Excerpts from spatial question data
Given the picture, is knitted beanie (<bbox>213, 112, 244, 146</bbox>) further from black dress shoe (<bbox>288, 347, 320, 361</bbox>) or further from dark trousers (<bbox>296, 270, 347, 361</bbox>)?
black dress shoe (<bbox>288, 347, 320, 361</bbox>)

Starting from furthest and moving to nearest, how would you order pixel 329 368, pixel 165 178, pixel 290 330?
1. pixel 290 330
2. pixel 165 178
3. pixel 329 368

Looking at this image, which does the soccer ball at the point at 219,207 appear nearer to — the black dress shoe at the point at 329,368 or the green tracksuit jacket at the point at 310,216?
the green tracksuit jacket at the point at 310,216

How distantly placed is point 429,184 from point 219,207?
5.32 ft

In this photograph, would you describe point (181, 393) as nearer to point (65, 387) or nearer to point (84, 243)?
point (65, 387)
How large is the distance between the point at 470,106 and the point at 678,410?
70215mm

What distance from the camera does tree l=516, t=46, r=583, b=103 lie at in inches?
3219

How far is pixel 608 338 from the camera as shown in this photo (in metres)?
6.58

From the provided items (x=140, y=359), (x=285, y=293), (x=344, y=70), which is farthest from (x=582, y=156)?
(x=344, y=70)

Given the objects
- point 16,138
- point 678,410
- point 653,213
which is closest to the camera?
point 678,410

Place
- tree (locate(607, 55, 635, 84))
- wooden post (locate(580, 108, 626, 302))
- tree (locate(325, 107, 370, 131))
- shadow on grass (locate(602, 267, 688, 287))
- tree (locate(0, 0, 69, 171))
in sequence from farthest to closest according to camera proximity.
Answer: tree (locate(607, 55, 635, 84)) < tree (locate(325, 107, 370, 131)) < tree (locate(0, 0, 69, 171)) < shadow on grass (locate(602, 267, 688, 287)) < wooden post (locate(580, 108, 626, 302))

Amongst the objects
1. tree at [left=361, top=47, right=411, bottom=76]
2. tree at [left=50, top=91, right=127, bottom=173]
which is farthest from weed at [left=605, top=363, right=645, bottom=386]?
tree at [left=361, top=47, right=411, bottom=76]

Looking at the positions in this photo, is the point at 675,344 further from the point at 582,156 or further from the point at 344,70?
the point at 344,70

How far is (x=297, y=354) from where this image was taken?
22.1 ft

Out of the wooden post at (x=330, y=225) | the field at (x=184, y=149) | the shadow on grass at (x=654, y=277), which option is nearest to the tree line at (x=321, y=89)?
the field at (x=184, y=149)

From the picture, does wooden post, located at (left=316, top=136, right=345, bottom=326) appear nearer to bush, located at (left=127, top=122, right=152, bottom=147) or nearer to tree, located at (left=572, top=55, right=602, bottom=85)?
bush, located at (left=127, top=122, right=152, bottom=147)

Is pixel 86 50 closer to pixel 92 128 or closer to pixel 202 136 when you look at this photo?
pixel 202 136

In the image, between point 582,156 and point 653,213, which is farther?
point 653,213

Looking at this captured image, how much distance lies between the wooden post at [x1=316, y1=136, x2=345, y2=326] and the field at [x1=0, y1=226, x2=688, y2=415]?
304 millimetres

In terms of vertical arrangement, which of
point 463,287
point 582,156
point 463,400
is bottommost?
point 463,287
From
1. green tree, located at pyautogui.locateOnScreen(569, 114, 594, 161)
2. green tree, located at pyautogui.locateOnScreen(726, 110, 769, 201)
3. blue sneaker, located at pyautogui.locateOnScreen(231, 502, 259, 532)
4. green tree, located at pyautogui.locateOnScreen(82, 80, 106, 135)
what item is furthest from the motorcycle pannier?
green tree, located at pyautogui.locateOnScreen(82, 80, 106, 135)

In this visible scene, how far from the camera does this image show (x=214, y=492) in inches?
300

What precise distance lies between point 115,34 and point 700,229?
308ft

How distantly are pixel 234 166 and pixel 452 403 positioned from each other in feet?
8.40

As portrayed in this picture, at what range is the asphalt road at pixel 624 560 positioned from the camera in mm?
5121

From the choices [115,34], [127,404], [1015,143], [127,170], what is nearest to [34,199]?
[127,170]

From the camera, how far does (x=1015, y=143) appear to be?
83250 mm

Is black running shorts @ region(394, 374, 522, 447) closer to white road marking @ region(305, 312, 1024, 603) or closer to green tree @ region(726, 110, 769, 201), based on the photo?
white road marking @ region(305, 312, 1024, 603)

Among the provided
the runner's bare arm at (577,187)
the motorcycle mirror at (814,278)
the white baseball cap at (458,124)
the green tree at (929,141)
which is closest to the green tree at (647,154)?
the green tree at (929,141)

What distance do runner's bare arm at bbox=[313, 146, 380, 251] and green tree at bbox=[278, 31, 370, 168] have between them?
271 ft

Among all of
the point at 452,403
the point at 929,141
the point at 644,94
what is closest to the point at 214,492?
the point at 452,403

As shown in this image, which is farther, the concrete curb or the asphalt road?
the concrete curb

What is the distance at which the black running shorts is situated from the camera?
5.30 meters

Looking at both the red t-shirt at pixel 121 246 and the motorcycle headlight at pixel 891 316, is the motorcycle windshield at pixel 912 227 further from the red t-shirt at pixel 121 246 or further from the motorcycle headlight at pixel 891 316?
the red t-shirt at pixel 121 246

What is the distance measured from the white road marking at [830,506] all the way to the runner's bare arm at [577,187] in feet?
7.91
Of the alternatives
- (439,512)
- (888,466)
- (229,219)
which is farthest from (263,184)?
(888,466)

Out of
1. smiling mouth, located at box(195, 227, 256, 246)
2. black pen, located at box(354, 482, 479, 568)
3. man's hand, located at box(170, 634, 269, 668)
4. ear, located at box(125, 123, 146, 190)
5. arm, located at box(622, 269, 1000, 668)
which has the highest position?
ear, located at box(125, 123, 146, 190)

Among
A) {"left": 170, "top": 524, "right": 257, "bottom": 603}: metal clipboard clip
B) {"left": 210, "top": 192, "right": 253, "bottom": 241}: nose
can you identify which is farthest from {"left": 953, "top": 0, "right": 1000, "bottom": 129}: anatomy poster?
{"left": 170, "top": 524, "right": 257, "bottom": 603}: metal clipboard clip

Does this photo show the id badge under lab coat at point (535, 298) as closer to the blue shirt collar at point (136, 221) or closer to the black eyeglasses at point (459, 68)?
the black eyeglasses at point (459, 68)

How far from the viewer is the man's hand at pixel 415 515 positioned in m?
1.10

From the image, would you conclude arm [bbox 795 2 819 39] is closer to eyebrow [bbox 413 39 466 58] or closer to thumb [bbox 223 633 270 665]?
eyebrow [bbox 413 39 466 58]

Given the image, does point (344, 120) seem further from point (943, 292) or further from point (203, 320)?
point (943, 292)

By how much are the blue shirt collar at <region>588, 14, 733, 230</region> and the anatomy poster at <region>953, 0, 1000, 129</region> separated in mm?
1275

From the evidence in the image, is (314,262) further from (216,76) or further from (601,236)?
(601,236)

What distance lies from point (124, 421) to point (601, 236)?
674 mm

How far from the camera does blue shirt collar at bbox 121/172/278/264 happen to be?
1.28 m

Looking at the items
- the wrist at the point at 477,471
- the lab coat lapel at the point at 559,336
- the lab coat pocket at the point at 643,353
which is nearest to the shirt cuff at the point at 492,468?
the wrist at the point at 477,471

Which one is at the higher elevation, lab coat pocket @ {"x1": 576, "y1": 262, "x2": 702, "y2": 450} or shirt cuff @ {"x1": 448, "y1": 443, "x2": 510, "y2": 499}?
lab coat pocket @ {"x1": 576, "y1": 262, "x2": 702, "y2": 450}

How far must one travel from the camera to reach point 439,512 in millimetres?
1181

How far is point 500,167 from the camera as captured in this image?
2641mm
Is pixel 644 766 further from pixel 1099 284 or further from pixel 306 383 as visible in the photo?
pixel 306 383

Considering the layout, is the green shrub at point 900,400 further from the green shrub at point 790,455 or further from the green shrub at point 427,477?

» Exercise task
Express the data from the line containing "Looking at the items" through the last line as a JSON list of strings, one string per line. Leave out blank lines.

» Full output
[
  "Looking at the items",
  "- the wrist at the point at 477,471",
  "- the lab coat lapel at the point at 559,336",
  "- the lab coat pocket at the point at 643,353",
  "which is nearest to the shirt cuff at the point at 492,468?",
  "the wrist at the point at 477,471",
  "Which one is at the higher elevation, lab coat pocket @ {\"x1\": 576, \"y1\": 262, \"x2\": 702, \"y2\": 450} or shirt cuff @ {\"x1\": 448, \"y1\": 443, \"x2\": 510, \"y2\": 499}?",
  "lab coat pocket @ {\"x1\": 576, \"y1\": 262, \"x2\": 702, \"y2\": 450}",
  "How far must one travel from the camera to reach point 439,512 in millimetres?",
  "1181",
  "How far is point 500,167 from the camera as captured in this image?",
  "2641mm",
  "Is pixel 644 766 further from pixel 1099 284 or further from pixel 306 383 as visible in the photo?",
  "pixel 306 383",
  "Considering the layout, is the green shrub at point 900,400 further from the green shrub at point 790,455 or further from the green shrub at point 427,477?"
]